Patch "mm: page_alloc: control latency caused by zone PCP draining" has been added to the 6.1-stable tree

Sasha Levin <sashal@xxxxxxxxxx> · Sat, 3 Aug 2024 10:54:09 -0400

This is a note to let you know that I've just added the patch titled

    mm: page_alloc: control latency caused by zone PCP draining

to the 6.1-stable tree which can be found at:
    http://www.kernel.org/git/?p=linux/kernel/git/stable/stable-queue.git;a=summary

The filename of the patch is:
     mm-page_alloc-control-latency-caused-by-zone-pcp-dra.patch
and it can be found in the queue-6.1 subdirectory.

If you, or anyone else, feels it should not be added to the stable tree,
please let <stable@xxxxxxxxxxxxxxx> know about it.



commit 458b05c581cf671aa8ed527858c142ba78ebf8c0
Author: Lucas Stach <l.stach@xxxxxxxxxxxxxx>
Date:   Mon Mar 18 21:07:36 2024 +0100

    mm: page_alloc: control latency caused by zone PCP draining
    
    [ Upstream commit 55f77df7d715110299f12c27f4365bd6332d1adb ]
    
    Patch series "mm/treewide: Remove pXd_huge() API", v2.
    
    In previous work [1], we removed the pXd_large() API, which is arch
    specific.  This patchset further removes the hugetlb pXd_huge() API.
    
    Hugetlb was never special on creating huge mappings when compared with
    other huge mappings.  Having a standalone API just to detect such pgtable
    entries is more or less redundant, especially after the pXd_leaf() API set
    is introduced with/without CONFIG_HUGETLB_PAGE.
    
    When looking at this problem, a few issues are also exposed that we don't
    have a clear definition of the *_huge() variance API.  This patchset
    started by cleaning these issues first, then replace all *_huge() users to
    use *_leaf(), then drop all *_huge() code.
    
    On x86/sparc, swap entries will be reported "true" in pXd_huge(), while
    for all the rest archs they're reported "false" instead.  This part is
    done in patch 1-5, in which I suspect patch 1 can be seen as a bug fix,
    but I'll leave that to hmm experts to decide.

▶ _EXTRACTED DATA_
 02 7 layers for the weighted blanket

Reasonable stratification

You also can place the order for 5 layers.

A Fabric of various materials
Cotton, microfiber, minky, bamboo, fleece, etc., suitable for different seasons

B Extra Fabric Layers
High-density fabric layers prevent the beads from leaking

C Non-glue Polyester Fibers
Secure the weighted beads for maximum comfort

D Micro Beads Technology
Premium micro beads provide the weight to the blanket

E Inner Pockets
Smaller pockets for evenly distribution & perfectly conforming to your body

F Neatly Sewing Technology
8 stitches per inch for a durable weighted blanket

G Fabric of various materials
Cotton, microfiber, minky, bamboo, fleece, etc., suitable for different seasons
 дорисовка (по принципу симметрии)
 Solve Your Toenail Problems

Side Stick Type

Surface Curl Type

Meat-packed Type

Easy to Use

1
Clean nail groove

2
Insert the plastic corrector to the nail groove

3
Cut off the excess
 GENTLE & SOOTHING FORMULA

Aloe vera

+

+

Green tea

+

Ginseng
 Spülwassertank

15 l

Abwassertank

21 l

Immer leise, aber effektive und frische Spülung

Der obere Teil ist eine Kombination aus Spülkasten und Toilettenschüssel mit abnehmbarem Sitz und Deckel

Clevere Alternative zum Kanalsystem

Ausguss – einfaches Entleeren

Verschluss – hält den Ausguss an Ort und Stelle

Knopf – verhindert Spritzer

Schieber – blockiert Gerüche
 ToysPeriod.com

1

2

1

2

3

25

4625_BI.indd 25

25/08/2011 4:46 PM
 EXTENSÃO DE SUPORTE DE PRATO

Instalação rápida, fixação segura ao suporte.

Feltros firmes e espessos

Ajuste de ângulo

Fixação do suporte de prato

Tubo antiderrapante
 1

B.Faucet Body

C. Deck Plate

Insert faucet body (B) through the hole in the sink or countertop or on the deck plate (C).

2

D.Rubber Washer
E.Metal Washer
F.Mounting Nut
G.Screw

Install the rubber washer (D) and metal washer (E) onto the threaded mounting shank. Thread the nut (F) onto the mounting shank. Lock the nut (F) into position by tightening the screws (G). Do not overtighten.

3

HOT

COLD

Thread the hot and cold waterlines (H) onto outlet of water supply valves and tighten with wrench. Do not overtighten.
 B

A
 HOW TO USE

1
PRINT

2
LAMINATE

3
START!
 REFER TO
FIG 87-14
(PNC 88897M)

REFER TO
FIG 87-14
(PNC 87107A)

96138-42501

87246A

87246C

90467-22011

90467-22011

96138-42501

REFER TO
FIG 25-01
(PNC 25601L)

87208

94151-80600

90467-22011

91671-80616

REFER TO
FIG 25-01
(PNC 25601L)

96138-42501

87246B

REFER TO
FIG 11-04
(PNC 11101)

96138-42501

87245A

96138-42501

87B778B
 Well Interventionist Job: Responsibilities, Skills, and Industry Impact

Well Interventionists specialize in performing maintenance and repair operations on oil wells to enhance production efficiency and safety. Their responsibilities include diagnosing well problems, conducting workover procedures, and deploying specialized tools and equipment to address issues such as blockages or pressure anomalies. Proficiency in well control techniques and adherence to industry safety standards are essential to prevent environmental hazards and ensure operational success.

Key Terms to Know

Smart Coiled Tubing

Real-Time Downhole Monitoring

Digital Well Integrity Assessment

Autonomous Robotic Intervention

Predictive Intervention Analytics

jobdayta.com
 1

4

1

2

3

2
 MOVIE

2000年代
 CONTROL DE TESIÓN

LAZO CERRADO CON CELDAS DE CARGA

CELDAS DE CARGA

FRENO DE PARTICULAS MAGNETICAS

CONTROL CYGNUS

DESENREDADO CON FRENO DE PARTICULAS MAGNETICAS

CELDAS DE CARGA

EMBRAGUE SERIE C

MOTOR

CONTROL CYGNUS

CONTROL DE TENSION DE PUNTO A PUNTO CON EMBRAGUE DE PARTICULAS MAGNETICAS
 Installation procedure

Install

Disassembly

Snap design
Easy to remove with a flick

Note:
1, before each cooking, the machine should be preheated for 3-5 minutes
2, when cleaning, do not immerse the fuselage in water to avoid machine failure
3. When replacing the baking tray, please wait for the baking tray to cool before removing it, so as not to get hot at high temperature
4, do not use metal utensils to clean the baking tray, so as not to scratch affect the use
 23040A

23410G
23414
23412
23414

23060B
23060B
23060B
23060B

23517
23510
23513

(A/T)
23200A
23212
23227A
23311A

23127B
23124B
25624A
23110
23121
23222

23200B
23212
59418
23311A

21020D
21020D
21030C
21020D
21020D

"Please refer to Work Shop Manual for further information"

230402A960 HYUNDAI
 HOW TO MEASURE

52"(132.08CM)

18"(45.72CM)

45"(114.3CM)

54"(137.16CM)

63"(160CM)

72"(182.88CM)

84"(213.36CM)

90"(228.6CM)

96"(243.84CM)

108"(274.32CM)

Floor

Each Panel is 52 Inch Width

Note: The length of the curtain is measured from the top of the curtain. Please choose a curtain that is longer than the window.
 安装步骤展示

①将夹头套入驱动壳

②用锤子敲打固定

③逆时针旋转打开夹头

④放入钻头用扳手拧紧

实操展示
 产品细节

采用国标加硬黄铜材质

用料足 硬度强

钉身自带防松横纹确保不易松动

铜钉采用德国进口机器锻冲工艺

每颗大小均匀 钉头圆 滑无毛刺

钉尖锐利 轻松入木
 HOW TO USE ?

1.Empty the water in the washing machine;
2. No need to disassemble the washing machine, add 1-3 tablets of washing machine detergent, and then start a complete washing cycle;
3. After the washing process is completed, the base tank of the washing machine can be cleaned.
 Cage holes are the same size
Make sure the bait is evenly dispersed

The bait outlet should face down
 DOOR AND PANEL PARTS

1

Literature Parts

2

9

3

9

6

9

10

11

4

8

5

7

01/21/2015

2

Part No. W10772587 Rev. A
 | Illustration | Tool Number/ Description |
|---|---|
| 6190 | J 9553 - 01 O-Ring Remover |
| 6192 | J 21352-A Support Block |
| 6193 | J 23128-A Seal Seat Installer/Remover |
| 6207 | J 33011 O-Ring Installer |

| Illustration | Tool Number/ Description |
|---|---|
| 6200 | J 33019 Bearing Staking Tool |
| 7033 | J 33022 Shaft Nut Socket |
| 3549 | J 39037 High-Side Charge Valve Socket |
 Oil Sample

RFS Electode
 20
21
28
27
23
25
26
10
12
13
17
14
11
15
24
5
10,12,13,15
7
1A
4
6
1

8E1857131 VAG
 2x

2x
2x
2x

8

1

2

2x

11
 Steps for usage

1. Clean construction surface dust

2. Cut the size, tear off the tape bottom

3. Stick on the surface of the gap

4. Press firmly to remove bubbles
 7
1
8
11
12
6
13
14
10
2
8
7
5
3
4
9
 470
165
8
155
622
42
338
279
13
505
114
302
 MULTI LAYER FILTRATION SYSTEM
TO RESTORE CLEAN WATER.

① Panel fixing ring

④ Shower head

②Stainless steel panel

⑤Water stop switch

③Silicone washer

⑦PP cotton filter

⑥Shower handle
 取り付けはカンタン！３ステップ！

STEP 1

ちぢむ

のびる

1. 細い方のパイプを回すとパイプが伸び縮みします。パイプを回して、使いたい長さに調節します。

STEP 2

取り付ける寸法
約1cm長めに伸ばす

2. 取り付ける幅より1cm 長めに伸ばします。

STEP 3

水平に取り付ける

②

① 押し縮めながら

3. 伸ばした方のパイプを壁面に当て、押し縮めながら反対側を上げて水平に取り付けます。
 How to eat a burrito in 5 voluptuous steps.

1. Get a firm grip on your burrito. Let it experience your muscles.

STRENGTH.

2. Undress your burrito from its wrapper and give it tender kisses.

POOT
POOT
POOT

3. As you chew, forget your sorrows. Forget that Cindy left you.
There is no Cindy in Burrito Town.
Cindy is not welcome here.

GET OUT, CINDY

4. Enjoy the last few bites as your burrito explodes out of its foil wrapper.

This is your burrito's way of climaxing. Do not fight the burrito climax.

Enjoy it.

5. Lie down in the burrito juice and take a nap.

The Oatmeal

▶ _TASK BRIEF_
Answer from the stable-tree patch notice:
1. What is the filename of the patch?
2. Who is listed as the author of the commit?
3. On which architectures are swap entries reported "true" in pXd_huge()?
The records are separate material from the text.

▶ _ANSWER TO THIS PROBLEM_
1. mm-page_alloc-control-latency-caused-by-zone-pcp-dra.patch
2. Lucas Stach
3. x86 and sparc